Saturday, 9 July 2011

Semper Reformanda

Returning to the God of Our Fathers

J. I. Packer:

I think of the two pans of an old fashioned pair of scales. If one goes up, the other goes down.
Once upon a time folks new that God was great and that man by comparison was small. Each individual carried around a sense of his own smallness in the greatness of God’s world.

However, the scale pans are in a different relation today. Man has risen in his own estimation. He thinks of himself as great, grand and marvelously resourceful. This means inevitably that our thoughts about God have shrunk. As God goes down in our estimation, He gets smaller. He also exists now only for our pleasure, our convenience and our health, rather than we existing for His glory.


Now, I’m an old fashioned Christian and I believe that we exist for the glory of God. So the first thing I always want to do in any teaching of Christianity is to attempt to try and get those scale pans reversed. I want to try and show folks that God is the one of central importance. We exist for His praise, to worship Him, and find our joy and fulfilment in Him; therefore He must have all the glory. God is great and He must be acknowledged as great. I think there is a tremendous difference between the view that God saves us and the idea that we save ourselves with God’s help.
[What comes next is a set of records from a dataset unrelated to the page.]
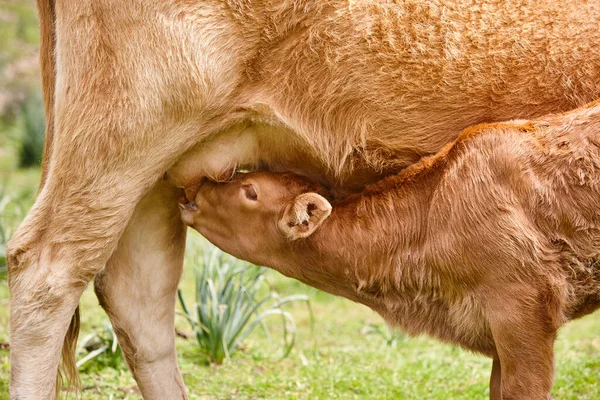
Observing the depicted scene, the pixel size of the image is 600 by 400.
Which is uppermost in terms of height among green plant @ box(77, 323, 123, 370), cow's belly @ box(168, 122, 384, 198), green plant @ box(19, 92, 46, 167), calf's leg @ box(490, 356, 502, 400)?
green plant @ box(19, 92, 46, 167)

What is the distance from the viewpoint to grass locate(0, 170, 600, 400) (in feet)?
19.6

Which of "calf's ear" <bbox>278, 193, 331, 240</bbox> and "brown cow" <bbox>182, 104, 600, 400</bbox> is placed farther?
"calf's ear" <bbox>278, 193, 331, 240</bbox>

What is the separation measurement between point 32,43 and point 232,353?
13710 mm

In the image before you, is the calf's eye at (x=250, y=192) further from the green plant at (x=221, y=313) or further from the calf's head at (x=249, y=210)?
the green plant at (x=221, y=313)

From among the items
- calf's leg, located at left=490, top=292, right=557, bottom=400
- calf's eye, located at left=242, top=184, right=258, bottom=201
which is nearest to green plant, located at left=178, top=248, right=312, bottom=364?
calf's eye, located at left=242, top=184, right=258, bottom=201

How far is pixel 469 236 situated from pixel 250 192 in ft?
4.09

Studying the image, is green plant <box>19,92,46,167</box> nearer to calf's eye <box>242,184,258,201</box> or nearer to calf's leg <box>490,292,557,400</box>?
calf's eye <box>242,184,258,201</box>

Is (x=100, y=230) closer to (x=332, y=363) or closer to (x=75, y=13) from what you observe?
(x=75, y=13)

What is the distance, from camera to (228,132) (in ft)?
15.3

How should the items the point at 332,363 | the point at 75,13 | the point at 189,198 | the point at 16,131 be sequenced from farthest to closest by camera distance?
the point at 16,131 → the point at 332,363 → the point at 189,198 → the point at 75,13

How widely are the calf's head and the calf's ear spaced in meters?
0.13

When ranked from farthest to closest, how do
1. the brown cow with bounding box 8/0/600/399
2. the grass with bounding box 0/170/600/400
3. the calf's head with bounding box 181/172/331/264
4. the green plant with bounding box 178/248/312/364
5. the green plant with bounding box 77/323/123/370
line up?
the green plant with bounding box 178/248/312/364, the green plant with bounding box 77/323/123/370, the grass with bounding box 0/170/600/400, the calf's head with bounding box 181/172/331/264, the brown cow with bounding box 8/0/600/399

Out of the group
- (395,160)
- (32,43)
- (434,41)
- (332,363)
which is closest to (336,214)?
(395,160)

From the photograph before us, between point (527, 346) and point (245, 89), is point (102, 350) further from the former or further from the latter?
point (527, 346)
Formula number two fits the modern idea, while formula number one, as I read my Bible, is scriptural. We do not see salvation straight until we recognize that from first to last it is God’s work. He didn’t need to save us. He owed us nothing but damnation after we sinned. What he does, though, is to move in mercy. He sends us a Savior and His Holy Spirit into our hearts to bring us to faith in that Savior. Then He keeps us in that faith and brings us to His glory. It is His work from beginning to end. God saves sinners. It does, of course, put us down very low.

It is that aspect of the gospel that presents the biggest challenge to the modern viewpoint. But we must not forget that it also sets God up very high. It reveals to us a God who is very great, very gracious and very glorious. A God who is certainly worthy of our worship.”